見栄っ張りのA君
投稿者:いももち (40)
中学生の頃こっくりさんが流行り、オカルトブームがやってきました。人気のホラー小説はいつも貸し出し中で、ノリの良い先生が怪談を披露してくれることもありました。
私の席の近くにはお調子者で目立ちたがりのA君が座っており、給食の時間にグロテスクな話をしては周りから顰蹙を買っていました。
ある日、A君が話し始めた怪談がまとめサイトに載っているものだと気づきました。
自分が本当に体験した話だと強調し、都合の悪い部分は改変していくためどんどん破綻していくのを強引に盛り上げようとするA君をみて気まずくなり、適当に言い訳をして席を立ちました。
次の授業の体育は、体育館を半分に区切って男子はバスケ、女子はバトミントンをしていました。
コートが空くのを友だちと話しながら待っていたら後ろから飛んできたボールが強く膝にぶつかって尻もちをつき、軽く手首をひねってしまいました。

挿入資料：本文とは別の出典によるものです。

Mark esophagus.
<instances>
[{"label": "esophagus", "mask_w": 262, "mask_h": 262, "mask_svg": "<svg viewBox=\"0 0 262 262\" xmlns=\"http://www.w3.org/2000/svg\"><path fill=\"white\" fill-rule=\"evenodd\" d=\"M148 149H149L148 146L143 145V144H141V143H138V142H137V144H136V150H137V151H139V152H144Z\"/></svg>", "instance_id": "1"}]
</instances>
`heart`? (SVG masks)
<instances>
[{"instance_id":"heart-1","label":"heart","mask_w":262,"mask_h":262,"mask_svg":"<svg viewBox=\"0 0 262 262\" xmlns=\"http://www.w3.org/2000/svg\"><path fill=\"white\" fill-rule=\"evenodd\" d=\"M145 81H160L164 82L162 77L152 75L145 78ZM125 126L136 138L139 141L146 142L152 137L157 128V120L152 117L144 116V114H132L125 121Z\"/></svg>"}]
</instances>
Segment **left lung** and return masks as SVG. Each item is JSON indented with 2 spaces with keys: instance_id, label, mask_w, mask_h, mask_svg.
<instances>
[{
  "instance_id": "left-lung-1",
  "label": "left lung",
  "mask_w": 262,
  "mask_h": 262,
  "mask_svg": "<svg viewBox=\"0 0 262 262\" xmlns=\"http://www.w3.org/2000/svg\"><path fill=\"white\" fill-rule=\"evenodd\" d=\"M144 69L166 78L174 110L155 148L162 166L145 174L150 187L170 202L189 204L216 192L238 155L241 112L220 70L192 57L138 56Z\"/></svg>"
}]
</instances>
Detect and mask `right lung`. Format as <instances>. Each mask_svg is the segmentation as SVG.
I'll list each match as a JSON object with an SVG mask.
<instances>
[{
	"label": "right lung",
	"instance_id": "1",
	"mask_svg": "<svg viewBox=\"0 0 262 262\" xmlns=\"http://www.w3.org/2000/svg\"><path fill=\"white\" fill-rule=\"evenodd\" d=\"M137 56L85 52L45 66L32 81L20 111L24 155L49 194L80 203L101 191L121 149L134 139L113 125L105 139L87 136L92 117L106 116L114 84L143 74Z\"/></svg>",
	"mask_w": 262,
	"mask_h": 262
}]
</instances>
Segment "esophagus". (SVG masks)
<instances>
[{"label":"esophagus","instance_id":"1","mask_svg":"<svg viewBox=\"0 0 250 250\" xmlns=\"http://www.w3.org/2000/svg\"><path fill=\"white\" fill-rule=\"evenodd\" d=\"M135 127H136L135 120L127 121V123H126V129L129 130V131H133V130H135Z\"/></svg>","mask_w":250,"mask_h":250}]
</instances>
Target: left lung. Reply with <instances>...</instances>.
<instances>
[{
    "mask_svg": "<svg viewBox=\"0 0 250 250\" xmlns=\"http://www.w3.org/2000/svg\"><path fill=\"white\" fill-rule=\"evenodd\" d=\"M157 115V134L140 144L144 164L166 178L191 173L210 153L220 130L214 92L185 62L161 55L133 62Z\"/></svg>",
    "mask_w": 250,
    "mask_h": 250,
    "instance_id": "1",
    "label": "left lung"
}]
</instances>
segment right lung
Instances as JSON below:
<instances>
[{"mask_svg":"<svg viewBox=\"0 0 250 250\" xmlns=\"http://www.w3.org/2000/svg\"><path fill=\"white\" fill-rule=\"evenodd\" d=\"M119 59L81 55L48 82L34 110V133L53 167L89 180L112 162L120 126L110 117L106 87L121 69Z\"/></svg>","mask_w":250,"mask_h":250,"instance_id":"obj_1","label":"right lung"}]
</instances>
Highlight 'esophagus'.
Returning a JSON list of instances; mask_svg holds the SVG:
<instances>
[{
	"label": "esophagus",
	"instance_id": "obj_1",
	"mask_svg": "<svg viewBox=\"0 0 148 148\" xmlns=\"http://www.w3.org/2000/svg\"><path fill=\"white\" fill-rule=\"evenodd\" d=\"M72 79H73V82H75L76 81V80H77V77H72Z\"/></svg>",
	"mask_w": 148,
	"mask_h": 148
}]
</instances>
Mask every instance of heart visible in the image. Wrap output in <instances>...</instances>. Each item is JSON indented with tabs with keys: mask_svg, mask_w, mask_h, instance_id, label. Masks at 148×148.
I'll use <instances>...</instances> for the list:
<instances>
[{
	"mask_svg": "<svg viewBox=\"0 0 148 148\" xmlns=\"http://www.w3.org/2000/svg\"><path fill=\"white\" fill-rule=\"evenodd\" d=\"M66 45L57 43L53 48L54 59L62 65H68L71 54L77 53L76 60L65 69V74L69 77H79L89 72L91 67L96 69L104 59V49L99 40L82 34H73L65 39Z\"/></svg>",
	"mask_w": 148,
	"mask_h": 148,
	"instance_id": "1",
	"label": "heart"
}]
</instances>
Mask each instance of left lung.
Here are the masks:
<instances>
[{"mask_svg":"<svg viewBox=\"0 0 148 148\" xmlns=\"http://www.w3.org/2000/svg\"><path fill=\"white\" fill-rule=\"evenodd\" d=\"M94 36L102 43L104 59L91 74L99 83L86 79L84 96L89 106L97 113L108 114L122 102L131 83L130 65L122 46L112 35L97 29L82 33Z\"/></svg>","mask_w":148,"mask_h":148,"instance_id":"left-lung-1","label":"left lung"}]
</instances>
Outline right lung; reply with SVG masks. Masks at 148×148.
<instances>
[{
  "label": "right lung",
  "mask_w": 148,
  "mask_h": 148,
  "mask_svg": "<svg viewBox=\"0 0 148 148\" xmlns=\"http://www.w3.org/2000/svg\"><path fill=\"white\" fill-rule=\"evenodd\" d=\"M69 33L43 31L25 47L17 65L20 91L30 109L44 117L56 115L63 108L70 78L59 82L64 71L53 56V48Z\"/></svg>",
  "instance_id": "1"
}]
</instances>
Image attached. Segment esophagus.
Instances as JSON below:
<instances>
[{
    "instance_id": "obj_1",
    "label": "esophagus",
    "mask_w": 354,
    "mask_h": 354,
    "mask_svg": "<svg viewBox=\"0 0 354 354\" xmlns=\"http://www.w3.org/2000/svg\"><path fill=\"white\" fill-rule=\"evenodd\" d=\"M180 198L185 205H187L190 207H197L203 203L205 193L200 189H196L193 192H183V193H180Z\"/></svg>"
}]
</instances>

「ごめんごめん!」と走ってきたのはA君でした。先生が私を保健室まで連れて行くよう指示して、女子からのブーイングにへらへら応えていたA君の笑顔は体育館を出た瞬間に消えました。
「お前さっきの話知ってただろ」
「みんなにバラしたら次は頭狙うからな」
「人を殺すくらい楽勝なんだからな」
と吐き捨てて体育館に戻って行きました。
周りの気を惹くために嘘をついて、それがばれないか怯えてまた嘘を重ねて。
しんどそうだな、とどこまでも真っ白な湿布を貼ってもらいながら思いました。
その後の彼は見栄っ張りのまま大人になってしまったのか気になります。